L'industrie pharmaceutique implantée dans les pays du Maghreb, qu'elle soit nationale ou internationale, est diverse tant par ses origines historiques que par sa capacité à évoluer et à s'adapter aux récentes exigences réglementaires

Si certes, les sites de production installés au Maroc ont été les premiers du Maghreb, fruits de pharmaciens pour la plupart formés en France, ils pêchent, à la différence des sites algériens et tunisiens, par diverses pratiques qui les pénaliseront à terme s'ils n'en prennent pas conscience : celle tout d'abord de la transmission de sites, créés par des fondateurs historiques, à des successeurs familiaux ou non. Les premiers ont fait fortune et se contentent de la gérer, et ne maîtrisent pas toujours les évolutions techniques, technologiques et réglementaires. Ils ont quitté leurs petits sites historiques pour construire des usines modernes dans les banlieues de Casablanca ou de Rabat. J'ai souvenir d'un industriel fondateur, souhaitant agrandir son site, qui, connaissant mon passé industriel et mes relations avec les équipementiers, me sollicita pour que je lui propose des machines « up to date ». Et comme je lui demandais pour quels types de process et donc de technologies, il coupa court à mes nombreuses questions en me disant « mettez-moi un peu de tout !». La génération suivante tardant à prendre les rênes, on constate que, pendant ce temps, les autres pays du Maghreb rattrapent leur relatif « retard » et anticipent, par le biais de joint-ventures ou d'associations avec des internationaux.

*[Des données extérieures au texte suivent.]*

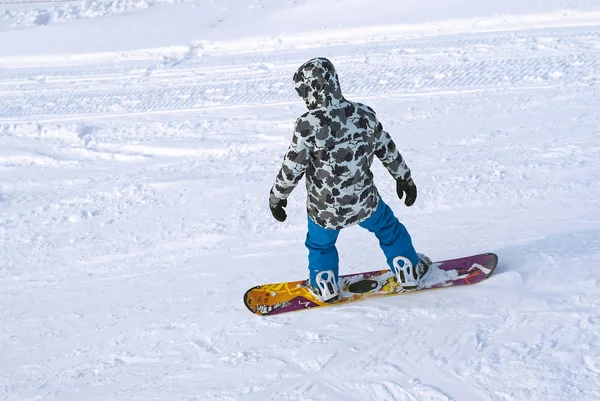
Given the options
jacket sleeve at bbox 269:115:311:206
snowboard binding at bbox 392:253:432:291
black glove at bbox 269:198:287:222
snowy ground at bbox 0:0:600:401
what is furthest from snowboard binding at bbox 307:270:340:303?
jacket sleeve at bbox 269:115:311:206

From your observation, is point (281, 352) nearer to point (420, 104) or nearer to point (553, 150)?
point (553, 150)

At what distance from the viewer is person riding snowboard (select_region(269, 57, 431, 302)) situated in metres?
3.42

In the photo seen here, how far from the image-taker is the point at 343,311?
4.02 metres

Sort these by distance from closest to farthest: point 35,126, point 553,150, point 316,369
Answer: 1. point 316,369
2. point 553,150
3. point 35,126

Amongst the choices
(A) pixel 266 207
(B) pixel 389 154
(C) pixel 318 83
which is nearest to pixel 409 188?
(B) pixel 389 154

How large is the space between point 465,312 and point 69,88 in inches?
229

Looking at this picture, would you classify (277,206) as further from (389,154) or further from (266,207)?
(266,207)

Une autre pratique est celle de la formation des personnels de production. Autant les nationaux et internationaux au Maroc reconnaissent que la formation n'est pas réellement pour eux un sujet de préoccupation, autant l'émergence de besoins explicites de formation est de plus en plus visible en Algérie ou en Tunisie, exprimant ainsi une vraie volonté de mettre en adéquation les normes des sites de production avec les compétences des « opérateurs ». De récentes structures en Algérie comme Wanylab, et ses partenaires, ou l'Institut des métiers de la santé (IMS) en Tunisie, proposent des formations, intra ou inter, couvrant tous les métiers de la production pharmaceutique. Une dernière pratique, parmi de nombreuses autres, concerne la volonté des industriels algériens et tunisiens de produire des médicaments, essentiellement des génériques, en tous points identiques aux princeps. Ainsi, à titre d'exemple, le Laboratoire national de contrôle algérien a initialisé le principe de la recherche de bio-équivalence pour tout produit fabriqué localement, selon la méthodologie européenne bien connue. Un projet identique avait émergé au Maroc et personne n'est en capacité de dire à quel stade il en est.

Gageons toutefois qu'une saine et efficace émulation économique boostera cette industrie maghrébine au service de la santé, d'abord de leur pays, puis de ceux limitrophes.